The ultimate interest is to place the world economy into the hands of private power, primarily under the control of the global mega-banks and corporations. Of course the politicos and flee-bag right winged politicians sing a mantra to convince the average person and small business owners they will have more financial freedom in a more deregulated environment. However, the ones who will really stoke away the money bags are those who have a lot already. What is going on is the grandest looting operation in history. Once Obama is out of office, 2012 or 2016, this process will be shifted into much higher gear.

NASA’s budget is pretty crimped. NASA has abandoned the LISA program. The manned space program is moribund now. If the NASA budget could be expanded enormously I would not have quite the negative stance on astronauts in space. Even still I find that to be very expensive and rather low on results. It would be great if astrophysics programs could be rejuvenated. We are facing a black wall after this decade.

LC

Anonymous June 14, 2011 at 11:42 PM

You paint a very bleak picture, LC, but unfortunately, I must agree with you. $100B would be a spit in the bucket compared to what the Corporate megagopoly and crooked Wall Street firms take from us every year. I see little hope for the future of manned space exploration. The best we can hope for are more projects like Opportunity. I hope we don’t see an operational problem with the JWST, as I look forward to its deployment.

Anonymous June 15, 2011 at 12:27 AM

It comes down to an answer to a question, “What do those who have the most want the most?” Answer: Everything. They also have the power to make it so.

This country’s future with space science looks to be heading for a cliff off in another 10 years. The private stuff which looks reasonable is the Space-X Falcon rockets. Of course that is only one step to sending instruments into space. I would sort of hate to see space become a sort of mega-buck play ground of joyrides or a Disneyland for the most wealthy.

LC

Torbjörn Larsson June 15, 2011 at 9:12 PM

Any snag in that process will bring complete failure.

Space probes have always been haywire affairs like that it seems; unfolding antennas, solar panels, et cetera. But, you know, it worked last time… (O.o)

Stefan Walther June 14, 2011 at 7:01 PM

WOW what an awesome looking monster, i really hope they get it safefully landed on Mars =))

D F June 15, 2011 at 12:30 PM

The point is that NASA and other lines of space exploration should be funded to the max, rather than dumping, say, $190 million a day in Afghanistan.

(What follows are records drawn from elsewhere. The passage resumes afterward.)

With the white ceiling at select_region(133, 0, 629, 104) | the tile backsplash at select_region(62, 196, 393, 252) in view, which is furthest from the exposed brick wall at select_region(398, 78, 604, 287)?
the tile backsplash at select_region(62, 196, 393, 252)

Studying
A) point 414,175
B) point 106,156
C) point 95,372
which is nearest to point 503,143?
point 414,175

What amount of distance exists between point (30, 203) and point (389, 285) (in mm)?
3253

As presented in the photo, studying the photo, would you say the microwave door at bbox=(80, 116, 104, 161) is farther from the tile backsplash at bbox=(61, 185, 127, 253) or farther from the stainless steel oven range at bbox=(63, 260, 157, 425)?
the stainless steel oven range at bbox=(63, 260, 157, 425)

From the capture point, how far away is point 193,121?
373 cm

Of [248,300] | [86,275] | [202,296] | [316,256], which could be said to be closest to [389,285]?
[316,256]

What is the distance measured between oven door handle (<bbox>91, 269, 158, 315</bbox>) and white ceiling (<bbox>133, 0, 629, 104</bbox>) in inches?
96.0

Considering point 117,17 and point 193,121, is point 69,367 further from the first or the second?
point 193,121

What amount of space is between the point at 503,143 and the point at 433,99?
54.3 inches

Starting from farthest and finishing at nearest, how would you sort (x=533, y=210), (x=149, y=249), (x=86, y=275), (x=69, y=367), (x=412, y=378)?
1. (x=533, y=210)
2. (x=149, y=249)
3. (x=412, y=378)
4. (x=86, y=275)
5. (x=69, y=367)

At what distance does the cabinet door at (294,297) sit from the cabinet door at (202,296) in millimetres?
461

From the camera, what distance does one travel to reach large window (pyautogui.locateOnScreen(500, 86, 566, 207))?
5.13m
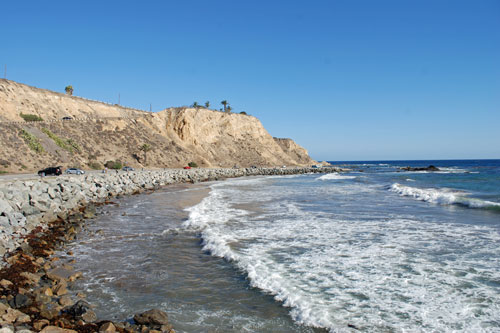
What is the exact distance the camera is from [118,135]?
61.1 metres

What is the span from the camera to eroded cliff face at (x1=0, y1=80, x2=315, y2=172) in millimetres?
44062

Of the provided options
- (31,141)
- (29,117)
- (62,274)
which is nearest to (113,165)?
(31,141)

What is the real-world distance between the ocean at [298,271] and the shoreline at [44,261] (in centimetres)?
53

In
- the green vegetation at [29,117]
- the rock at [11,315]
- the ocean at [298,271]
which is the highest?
the green vegetation at [29,117]

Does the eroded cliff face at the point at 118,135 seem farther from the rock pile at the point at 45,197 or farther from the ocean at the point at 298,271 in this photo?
the ocean at the point at 298,271

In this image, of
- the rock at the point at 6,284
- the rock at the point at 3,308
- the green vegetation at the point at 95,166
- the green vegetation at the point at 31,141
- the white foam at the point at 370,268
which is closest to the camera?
the rock at the point at 3,308

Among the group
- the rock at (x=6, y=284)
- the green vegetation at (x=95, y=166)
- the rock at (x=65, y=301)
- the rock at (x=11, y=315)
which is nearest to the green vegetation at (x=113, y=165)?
the green vegetation at (x=95, y=166)

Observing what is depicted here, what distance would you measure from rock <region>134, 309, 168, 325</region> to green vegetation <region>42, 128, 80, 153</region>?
47.7 m

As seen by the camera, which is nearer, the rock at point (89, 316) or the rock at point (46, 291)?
the rock at point (89, 316)

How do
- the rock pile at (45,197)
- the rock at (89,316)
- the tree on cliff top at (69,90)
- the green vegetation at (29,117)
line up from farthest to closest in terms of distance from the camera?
the tree on cliff top at (69,90) → the green vegetation at (29,117) → the rock pile at (45,197) → the rock at (89,316)

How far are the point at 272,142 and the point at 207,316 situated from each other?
95.8 m

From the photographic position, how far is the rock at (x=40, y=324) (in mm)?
5405

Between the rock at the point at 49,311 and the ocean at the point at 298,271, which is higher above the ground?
the rock at the point at 49,311

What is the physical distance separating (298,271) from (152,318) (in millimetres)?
4120
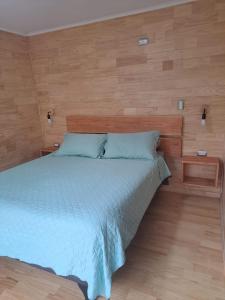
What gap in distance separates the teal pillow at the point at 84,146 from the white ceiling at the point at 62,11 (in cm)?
157

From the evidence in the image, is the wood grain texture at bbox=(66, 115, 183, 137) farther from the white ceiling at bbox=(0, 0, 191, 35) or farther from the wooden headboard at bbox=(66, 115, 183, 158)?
the white ceiling at bbox=(0, 0, 191, 35)

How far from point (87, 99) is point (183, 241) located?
2.37m

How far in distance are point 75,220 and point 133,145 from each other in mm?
1513

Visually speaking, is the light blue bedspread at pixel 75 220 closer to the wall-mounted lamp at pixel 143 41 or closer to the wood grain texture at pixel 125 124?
the wood grain texture at pixel 125 124

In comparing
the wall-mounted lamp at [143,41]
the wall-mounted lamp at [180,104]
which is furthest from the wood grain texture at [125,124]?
the wall-mounted lamp at [143,41]

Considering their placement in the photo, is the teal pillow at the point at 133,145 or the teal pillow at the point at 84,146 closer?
the teal pillow at the point at 133,145

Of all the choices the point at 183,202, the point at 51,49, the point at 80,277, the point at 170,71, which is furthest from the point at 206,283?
the point at 51,49

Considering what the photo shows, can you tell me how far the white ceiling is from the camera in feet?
7.86

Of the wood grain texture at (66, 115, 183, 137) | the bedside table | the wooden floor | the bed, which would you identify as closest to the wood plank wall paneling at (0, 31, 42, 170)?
the wood grain texture at (66, 115, 183, 137)

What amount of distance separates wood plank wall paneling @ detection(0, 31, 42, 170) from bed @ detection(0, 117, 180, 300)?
1.32 m

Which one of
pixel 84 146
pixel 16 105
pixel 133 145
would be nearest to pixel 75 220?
pixel 133 145

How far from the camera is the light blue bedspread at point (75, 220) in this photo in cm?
133

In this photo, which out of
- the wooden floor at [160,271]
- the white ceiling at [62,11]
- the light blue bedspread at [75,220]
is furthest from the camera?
the white ceiling at [62,11]

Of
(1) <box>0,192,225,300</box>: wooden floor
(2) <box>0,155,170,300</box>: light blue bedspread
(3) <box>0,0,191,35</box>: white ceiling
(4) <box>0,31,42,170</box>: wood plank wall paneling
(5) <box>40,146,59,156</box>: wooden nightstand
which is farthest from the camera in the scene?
(5) <box>40,146,59,156</box>: wooden nightstand
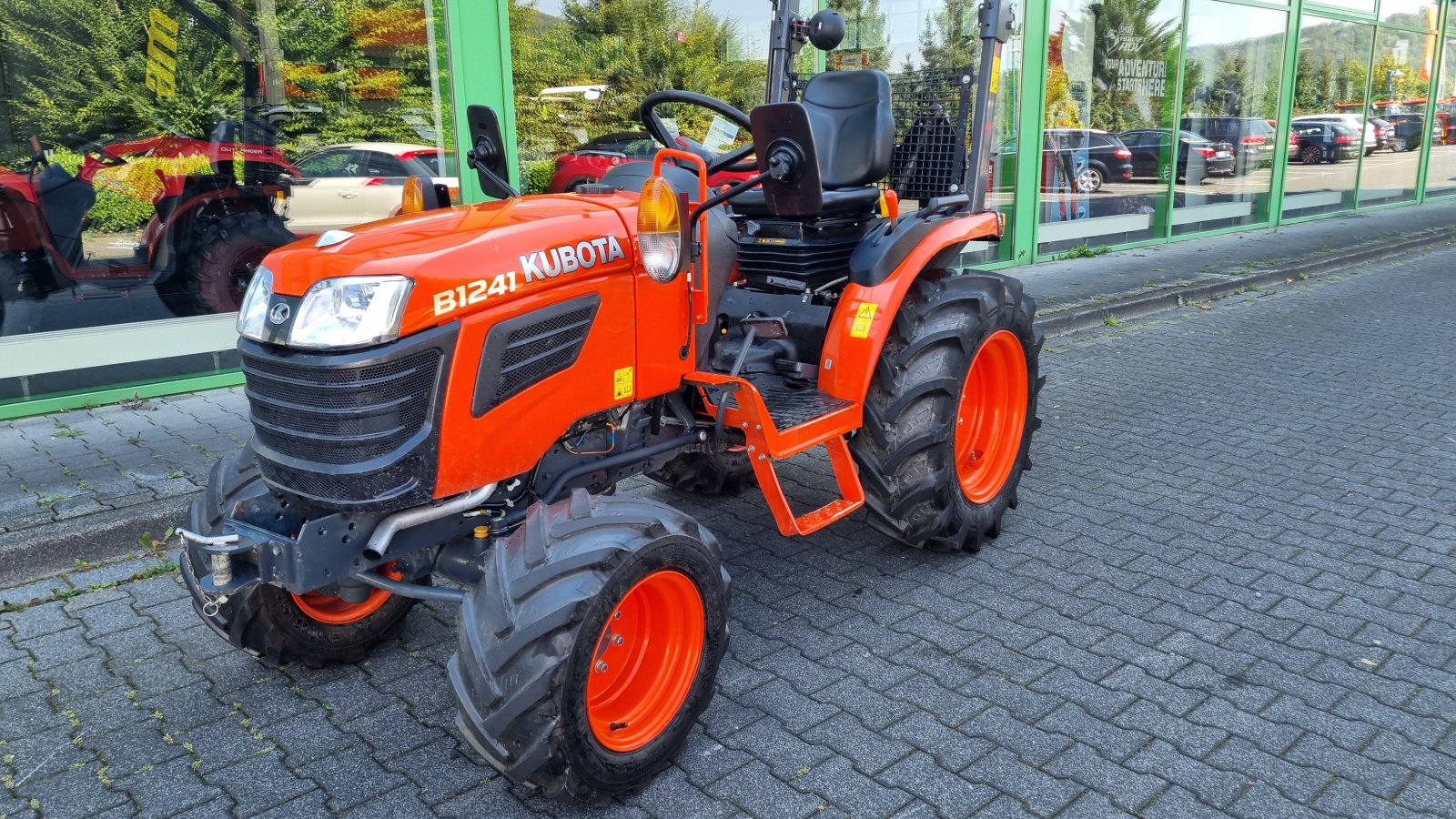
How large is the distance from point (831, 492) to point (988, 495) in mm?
811

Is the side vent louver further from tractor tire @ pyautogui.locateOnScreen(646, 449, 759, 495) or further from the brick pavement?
tractor tire @ pyautogui.locateOnScreen(646, 449, 759, 495)

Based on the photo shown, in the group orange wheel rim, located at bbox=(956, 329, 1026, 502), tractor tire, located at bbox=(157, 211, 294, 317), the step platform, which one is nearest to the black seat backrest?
the step platform

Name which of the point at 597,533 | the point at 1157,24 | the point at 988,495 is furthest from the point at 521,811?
the point at 1157,24

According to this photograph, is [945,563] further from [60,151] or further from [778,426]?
[60,151]

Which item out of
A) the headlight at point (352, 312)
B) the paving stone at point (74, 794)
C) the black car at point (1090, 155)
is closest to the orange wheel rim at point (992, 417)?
the headlight at point (352, 312)

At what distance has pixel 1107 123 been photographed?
12.1 metres

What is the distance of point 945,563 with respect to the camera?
4145mm

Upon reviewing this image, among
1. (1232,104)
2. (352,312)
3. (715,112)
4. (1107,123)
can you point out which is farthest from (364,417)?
(1232,104)

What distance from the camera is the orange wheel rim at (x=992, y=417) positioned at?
14.5ft

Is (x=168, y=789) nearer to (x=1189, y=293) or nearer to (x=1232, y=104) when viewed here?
(x=1189, y=293)

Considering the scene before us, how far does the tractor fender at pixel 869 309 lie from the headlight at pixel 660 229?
32.6 inches

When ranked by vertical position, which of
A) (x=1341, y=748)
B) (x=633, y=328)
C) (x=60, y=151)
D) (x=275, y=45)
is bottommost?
(x=1341, y=748)

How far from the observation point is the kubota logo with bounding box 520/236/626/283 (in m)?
2.80

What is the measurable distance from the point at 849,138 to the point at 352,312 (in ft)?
6.61
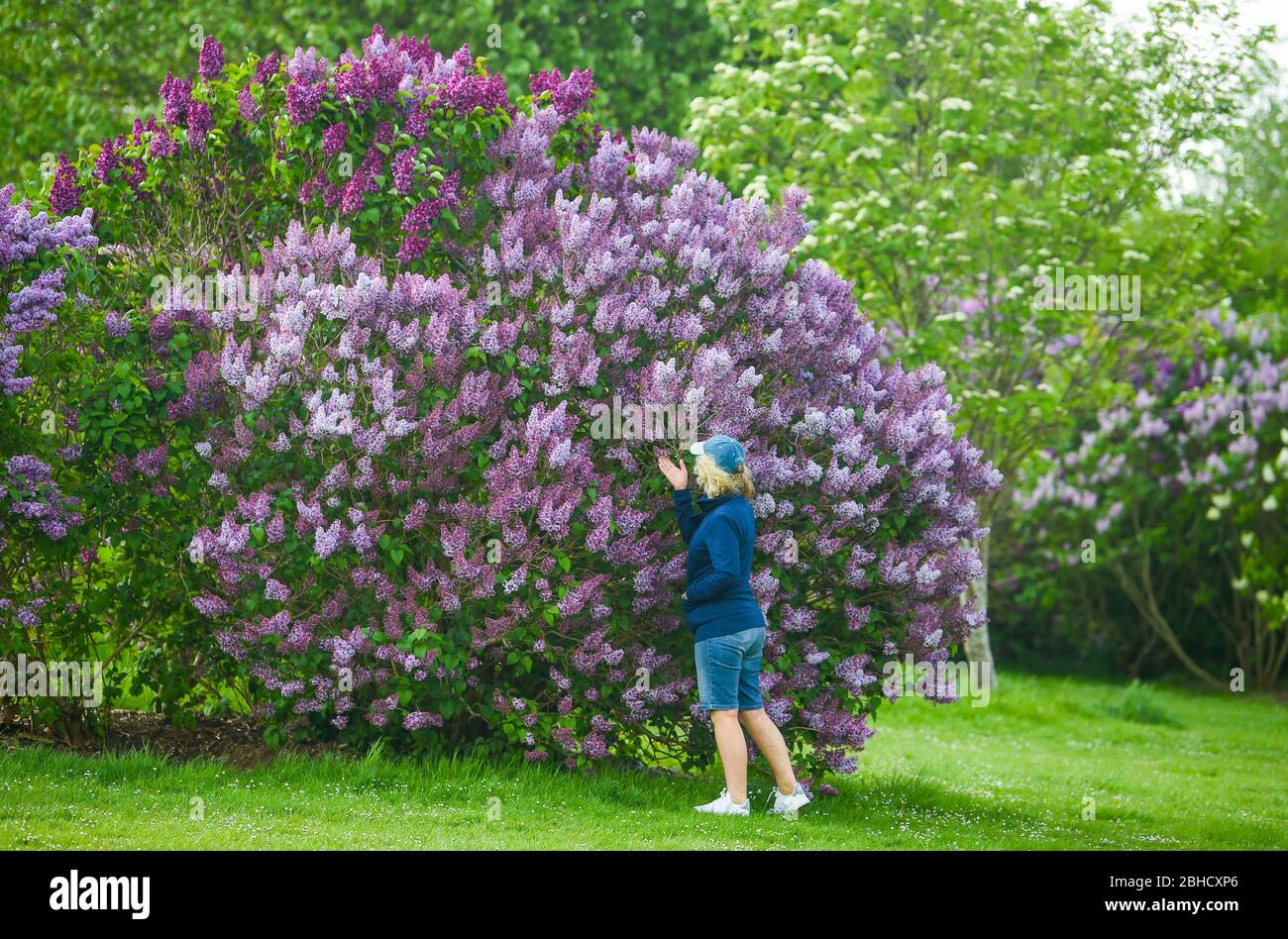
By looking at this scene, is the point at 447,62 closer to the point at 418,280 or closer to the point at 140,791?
the point at 418,280

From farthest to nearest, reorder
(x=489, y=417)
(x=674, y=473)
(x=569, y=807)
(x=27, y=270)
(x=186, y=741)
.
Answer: (x=186, y=741)
(x=27, y=270)
(x=489, y=417)
(x=674, y=473)
(x=569, y=807)

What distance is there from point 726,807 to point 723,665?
77 cm

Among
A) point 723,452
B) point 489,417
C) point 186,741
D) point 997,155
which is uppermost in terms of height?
point 997,155

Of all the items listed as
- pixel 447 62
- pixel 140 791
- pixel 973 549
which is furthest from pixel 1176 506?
pixel 140 791

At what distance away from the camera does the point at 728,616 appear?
736cm

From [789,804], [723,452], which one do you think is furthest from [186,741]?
[723,452]

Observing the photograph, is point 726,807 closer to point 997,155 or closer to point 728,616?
point 728,616

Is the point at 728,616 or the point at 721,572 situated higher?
the point at 721,572

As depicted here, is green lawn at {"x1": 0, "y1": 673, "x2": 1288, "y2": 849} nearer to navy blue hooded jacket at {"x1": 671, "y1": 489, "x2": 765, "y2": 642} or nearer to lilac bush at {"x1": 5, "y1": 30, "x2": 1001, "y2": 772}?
lilac bush at {"x1": 5, "y1": 30, "x2": 1001, "y2": 772}

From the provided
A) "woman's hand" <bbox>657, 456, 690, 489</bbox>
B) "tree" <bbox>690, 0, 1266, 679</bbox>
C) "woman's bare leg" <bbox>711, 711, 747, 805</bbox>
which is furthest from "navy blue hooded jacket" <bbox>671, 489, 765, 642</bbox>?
"tree" <bbox>690, 0, 1266, 679</bbox>

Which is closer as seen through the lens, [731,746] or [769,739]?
[731,746]

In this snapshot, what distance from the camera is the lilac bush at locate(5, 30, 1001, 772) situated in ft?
25.3

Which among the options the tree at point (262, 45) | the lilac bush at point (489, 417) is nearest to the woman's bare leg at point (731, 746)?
the lilac bush at point (489, 417)
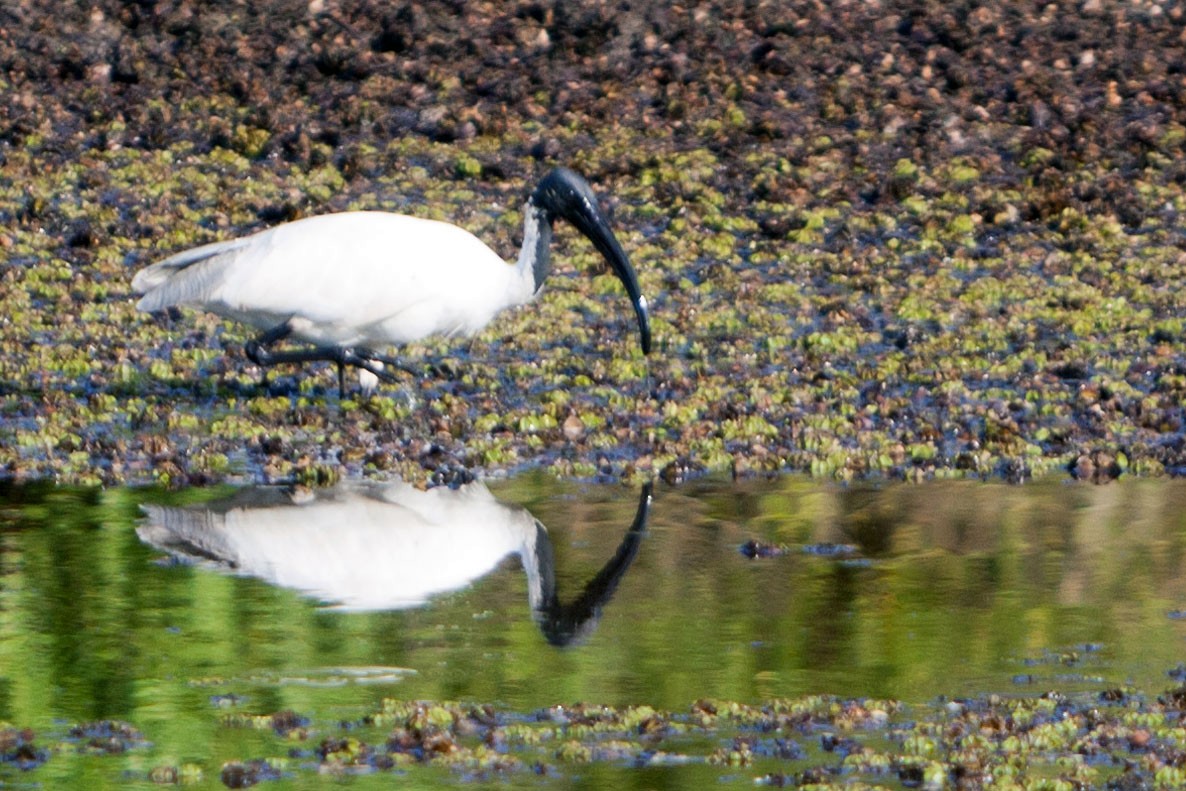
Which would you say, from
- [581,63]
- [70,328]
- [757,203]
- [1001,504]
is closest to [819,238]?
[757,203]

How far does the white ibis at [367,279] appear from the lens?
31.7 feet

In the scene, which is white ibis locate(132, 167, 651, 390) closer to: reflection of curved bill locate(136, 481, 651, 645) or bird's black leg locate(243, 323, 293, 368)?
bird's black leg locate(243, 323, 293, 368)

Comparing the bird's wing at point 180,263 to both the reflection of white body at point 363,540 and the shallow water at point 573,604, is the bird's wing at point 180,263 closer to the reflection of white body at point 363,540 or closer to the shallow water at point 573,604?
the shallow water at point 573,604

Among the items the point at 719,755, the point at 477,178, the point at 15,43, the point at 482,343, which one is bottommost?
the point at 719,755

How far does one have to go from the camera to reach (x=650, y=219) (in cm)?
1436

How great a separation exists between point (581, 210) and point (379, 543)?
3164mm

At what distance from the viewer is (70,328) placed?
1164cm

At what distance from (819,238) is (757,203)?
86 cm

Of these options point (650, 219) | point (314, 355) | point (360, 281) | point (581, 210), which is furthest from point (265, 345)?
point (650, 219)

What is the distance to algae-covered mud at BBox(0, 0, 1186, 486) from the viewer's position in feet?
31.2

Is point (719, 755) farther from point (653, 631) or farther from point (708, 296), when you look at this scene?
point (708, 296)

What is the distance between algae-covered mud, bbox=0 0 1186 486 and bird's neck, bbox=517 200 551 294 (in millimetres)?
608

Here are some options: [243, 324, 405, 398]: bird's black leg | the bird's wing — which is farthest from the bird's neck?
the bird's wing

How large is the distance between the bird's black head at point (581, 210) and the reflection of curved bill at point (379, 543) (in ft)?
6.64
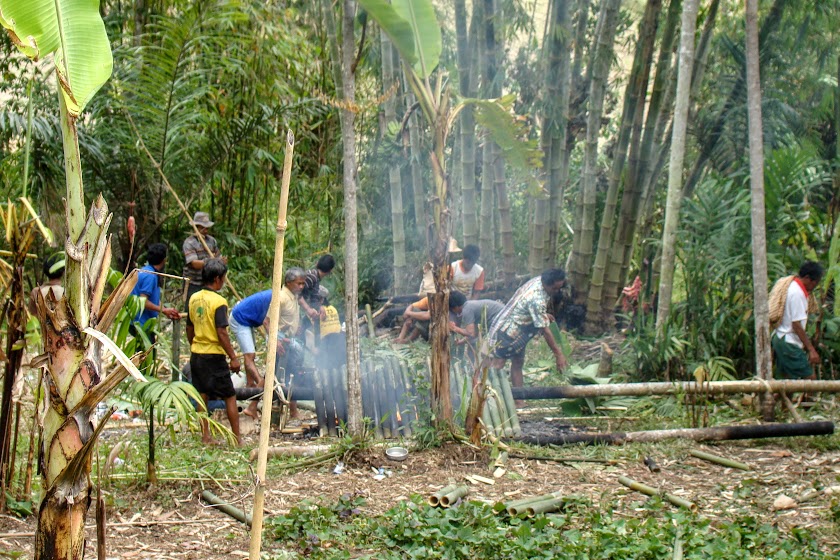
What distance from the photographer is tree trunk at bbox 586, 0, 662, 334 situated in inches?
344

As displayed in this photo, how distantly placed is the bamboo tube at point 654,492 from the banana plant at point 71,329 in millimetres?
3278

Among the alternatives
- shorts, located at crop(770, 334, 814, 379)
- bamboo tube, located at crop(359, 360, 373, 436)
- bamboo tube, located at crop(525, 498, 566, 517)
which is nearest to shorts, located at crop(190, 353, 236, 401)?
bamboo tube, located at crop(359, 360, 373, 436)

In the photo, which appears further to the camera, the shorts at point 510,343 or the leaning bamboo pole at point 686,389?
the shorts at point 510,343

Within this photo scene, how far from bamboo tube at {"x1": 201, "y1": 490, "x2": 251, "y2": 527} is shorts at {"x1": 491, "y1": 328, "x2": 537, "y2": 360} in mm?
3405

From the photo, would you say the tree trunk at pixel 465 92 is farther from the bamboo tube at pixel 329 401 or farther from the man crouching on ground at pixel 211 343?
the man crouching on ground at pixel 211 343

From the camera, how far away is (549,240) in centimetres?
1027

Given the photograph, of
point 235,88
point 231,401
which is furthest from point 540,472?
point 235,88

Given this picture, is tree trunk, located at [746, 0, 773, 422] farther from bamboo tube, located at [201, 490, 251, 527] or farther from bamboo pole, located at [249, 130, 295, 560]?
bamboo pole, located at [249, 130, 295, 560]

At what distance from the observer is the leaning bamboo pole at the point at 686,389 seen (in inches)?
245

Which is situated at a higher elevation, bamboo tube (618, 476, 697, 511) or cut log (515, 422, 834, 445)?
cut log (515, 422, 834, 445)

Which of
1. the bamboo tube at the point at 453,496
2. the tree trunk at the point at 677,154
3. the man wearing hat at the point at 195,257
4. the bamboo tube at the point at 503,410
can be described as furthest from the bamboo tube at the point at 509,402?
the man wearing hat at the point at 195,257

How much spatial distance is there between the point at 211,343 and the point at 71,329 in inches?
137

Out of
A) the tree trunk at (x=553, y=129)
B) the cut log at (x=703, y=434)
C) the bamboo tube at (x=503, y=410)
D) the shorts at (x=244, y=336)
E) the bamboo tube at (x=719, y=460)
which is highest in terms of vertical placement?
the tree trunk at (x=553, y=129)

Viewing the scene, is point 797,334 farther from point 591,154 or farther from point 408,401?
point 591,154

Politics aside, we could easily skim off many billions of dollars and dump it into real science, which always carries risk of failure (hence the importance of redundancy).

Moreover, as soon as Branson’s VG has an accident and burns up upon re-entry, it’s going to delay the tourist circus into space. That said, over the course of decades, as sub-orbital flight becomes safer and more vehicles are mass-produced, costs will decline and make near-space flight affordable.

Torbjörn Larsson June 15, 2011 at 9:29 PM

as soon as Branson’s VG has an accident and burns up upon re-entry,

The only way SS2 can heat to burn during sub-orbital reentry is if it doesn’t feather. The feathered system is pneumatically activated, like a wing or wheel control. (And I bet it has redundant systems, like wings.)

How many planes land with their wheels up? Not many.